Title: Atonement
Summary: Guilt and what it can do to an innocent man.
A/N: Thank you so very much for the positive reviews for "The Past Is Past" – yes, maybe a little too angsty and tormented to be realistic but I was in the mood to write that and Mr P was the victim.
Okay, so RJ doesn't pan out in this one like it does in canon (sorry y'all) I'm actually quite keen on this so I would heart some reviews for it.
X
The first time he laughs after they've gone, he feels sick. Nausea rises through him like a snake and his betrayal is suffocating. He is supposed to wear a black cage around his heart and he is not meant to feel alive. They are dead and it is his fault and it will never be okay again.

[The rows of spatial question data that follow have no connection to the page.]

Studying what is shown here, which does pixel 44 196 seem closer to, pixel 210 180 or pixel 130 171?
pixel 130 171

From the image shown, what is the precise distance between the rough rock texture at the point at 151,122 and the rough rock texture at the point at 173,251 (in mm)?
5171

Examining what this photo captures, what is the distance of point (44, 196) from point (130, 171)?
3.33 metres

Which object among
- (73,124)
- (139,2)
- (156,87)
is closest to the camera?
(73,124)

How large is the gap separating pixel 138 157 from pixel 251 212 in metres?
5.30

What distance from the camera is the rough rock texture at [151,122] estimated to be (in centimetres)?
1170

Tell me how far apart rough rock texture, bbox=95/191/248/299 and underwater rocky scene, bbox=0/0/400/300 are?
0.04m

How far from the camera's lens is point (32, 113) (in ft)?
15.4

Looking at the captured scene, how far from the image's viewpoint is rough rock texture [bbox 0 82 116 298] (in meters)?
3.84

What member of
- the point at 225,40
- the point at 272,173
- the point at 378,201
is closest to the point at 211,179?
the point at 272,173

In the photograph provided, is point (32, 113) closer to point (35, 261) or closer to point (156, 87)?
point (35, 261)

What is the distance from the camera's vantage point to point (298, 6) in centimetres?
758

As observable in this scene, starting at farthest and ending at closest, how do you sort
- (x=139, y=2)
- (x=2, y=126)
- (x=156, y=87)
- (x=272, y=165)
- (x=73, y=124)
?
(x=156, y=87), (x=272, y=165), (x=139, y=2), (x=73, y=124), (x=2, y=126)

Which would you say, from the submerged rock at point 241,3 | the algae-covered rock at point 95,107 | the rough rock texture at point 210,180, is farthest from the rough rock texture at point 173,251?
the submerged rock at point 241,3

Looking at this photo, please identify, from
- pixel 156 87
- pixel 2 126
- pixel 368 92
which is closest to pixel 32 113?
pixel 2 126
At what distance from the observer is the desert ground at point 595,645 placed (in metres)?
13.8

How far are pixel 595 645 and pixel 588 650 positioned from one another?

He doesn't engage with anyone for the next two days.
He feels the guilt coursing through him even more – it's always there (an omnipresent force - it tastes of bitterness and pain and everything he wished he hadn't done) though now the intensity feels as though it is will be the death of him - he hopes it will be and the circle will be complete with his death and with that of the man who took their lives from them. He thinks of it as poetic justice or justice or merely the way that the world works. His world.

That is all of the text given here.